In this project, we will work with the sampling distributions of statistics, the Central Limit Theorem (CLT), and properties of estimators.

The Central Limit Theorem and the properties of estimators are one of the most powerful concepts/tools that we learn in this course. It will send you back to the beginning of this class, require you to remind yourself and use the distributions and probability principles that we studied then, and yet at the end of this class now, it will set the stage for new beginnings for many things to come. Make sure to have fun, and good luck!

1 Random Samples

1.1 Binomial Distibution

Consider the Binomial distribution \(\text{Binom}(n=10, p = 0.8)\). We will get random samples from this distribution and check out the histograms for each of these samples. We expect that as the sample size increases, the sample distribution will provide an increasingly improved approximation of the the true distribution.

1.1.1 Probability Mass Function of \(\text{Binom}(n=10, p = 0.8)\)..

Plot the probability mass function of \(\text{Binom}(n=10, p = 0.8)\).

x <- 0:10
plot(x, dbinom(x, 10, p=.8),type='h', lwd = 5, main = paste("PMF of Binom(n = 10, p = 0.8)"))

1.1.2 Sample distributions

For the sample sizes \(4, 7, 10, 15, 20, 30, 40, 80, 1000\) get random samples of respective size, and plot the histograms for each of these samples.

sample_sizes <- c(4, 7, 10, 15, 20, 30, 40, 80, 1000)
par(mfrow = c(2, 2))
for(sizes in sample_sizes){
  vals <- rbinom(n = sizes, 10, p = 0.8)
  hist(vals, breaks = 20, main = paste("Histogram for sample of size", sizes))
}

WHAT DO YOU NOTICE? As the sample size increases, the distribution of the random sample approaches a normal distribution (but slightly skewed to the right)

1.2 Gamma Distribution

Consider the Gamma distribution \(\text{Gamma}(\alpha = 2, \beta = 1.5)\). We will get random samples from this distribution and check out the histograms for each of these samples. We expect that as the sample size increases, the sample distribution will provide an increasingly improved approximation of the the true distribution.

+ + +

Goal 1 — From the sampling distributions project, set down the passage from "For the sample" up to and including "par(mfrow = c(2, 2))".
Goal 2 — Resume the sampling distributions project after its last sentence.

+ + +

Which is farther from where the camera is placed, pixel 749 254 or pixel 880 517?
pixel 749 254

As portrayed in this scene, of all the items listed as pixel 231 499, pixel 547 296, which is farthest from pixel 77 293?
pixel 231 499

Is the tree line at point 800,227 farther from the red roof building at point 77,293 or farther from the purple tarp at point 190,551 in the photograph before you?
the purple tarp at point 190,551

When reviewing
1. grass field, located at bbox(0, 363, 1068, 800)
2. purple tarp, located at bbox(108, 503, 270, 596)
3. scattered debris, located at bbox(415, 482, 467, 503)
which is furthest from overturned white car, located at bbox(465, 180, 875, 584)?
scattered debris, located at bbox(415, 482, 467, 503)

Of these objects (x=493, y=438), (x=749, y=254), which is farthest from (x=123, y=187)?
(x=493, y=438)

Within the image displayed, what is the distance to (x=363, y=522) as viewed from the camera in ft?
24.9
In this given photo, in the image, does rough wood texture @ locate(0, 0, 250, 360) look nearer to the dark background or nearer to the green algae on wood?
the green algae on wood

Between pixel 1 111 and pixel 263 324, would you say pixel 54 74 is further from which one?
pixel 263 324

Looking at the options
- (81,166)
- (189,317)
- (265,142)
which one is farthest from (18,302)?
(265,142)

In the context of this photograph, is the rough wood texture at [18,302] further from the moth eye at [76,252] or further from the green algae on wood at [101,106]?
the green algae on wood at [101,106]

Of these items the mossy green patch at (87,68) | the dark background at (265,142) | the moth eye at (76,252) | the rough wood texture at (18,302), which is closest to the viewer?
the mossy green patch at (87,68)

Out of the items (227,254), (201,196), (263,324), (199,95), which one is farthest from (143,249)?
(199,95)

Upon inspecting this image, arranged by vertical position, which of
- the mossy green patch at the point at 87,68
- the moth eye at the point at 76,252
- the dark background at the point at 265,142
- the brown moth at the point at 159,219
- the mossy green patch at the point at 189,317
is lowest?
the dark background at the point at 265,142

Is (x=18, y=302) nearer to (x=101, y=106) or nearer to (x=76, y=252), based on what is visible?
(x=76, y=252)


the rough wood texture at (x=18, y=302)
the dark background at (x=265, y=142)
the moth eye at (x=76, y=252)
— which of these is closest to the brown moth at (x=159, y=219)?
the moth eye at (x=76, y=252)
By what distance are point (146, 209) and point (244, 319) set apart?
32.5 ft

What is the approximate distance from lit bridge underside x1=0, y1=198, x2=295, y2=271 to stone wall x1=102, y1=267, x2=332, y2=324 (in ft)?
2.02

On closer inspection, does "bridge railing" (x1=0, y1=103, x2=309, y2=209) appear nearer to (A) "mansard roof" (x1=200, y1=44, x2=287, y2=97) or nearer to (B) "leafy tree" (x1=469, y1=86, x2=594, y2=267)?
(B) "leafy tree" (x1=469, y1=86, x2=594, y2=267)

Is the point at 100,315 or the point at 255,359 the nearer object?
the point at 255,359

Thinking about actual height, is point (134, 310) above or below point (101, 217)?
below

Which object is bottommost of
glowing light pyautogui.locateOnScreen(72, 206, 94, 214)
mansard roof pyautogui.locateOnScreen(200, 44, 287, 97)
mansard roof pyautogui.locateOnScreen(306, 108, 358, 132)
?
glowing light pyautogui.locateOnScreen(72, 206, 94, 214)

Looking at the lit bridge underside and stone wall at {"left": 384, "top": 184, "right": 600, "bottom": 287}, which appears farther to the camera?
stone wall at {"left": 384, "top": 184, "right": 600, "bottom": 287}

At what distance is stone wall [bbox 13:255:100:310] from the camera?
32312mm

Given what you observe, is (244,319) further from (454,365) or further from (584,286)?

+ + +

Task response 1 —
For the sample sizes \(4, 7, 10, 15, 20, 30, 40, 80, 1000\) get random samples of respective size, and plot the histograms for each of these samples.

sample_sizes <- c(4, 7, 10, 15, 20, 30, 40, 80, 1000)
par(mfrow = c(2, 2))

Task response 2 —
1.2.1 Density of \(\text{Gamma}(\alpha = 4, \beta = 2)\).

Plot the density curve of \(\text{Gamma}(\alpha = 4, \beta = 2)\),

x <- seq(0, 30, length.out = 10000)
y <- dgamma(x, shape = 4, scale = 2)
plot(x, y,type = 'l',main = "Density of the Gamma Distribution")
abline(v=0, h=0)

1.2.2 Sample distributions

For the sample sizes \(4, 7, 10, 15, 20, 30, 40, 80, 1000\) get random samples of respective size, and plot the histograms for each of these samples.

sample_sizes <- c(4, 7, 10, 15, 20, 30, 40, 80, 1000)
par(mfrow = c(2, 2))
for(sizes in sample_sizes){
  vals <- rgamma(n = sizes, shape = 4, scale = 2)
  hist(vals, breaks = 20, main = paste("Histogram for sample of size", sizes))
}

What do you notice? As the sample size increases, the distribution starts to have the shape of a normal distribution (but skewed to the left)

2 Sampling Distribution of Sample Max

2.1 Discrete Uniform distribution

Suppose we are working with the discrete uniform random variable taking values \(\{1, 2, 3, 4, 5, 6\}\).

Plot the pmf of the given discrete distribution

x <- 1:6
plot(x, dunif(x, min = 1, max = 6),type='h', lwd = 5, main = paste("PMF of Given Discrete Distribution" ))

Define a function “disc_samp” that takes input “n” and returns a random sample of size “n” from this distribution.

#takes values 1, 2, 3, 4, 5, 6
disc_samp <- function(n){
  round(runif(n,min=1, max=6))
}

Use the “disc_samp” function and the replicate function to to get the histograms for the sampling distribution of the sample max when working with sample sizes \(n = 1, 2, 3, 4,5, 15\). Be sure to have appropriate titles for your histograms.

sample_sizes <- c(1, 2, 3, 4, 5, 15)
par(mfrow = c(2, 2))
for(sizes in sample_sizes){
  vals <- disc_samp(sizes)
  hist(vals, breaks = 20, main = paste("Histogram for sample of size", sizes))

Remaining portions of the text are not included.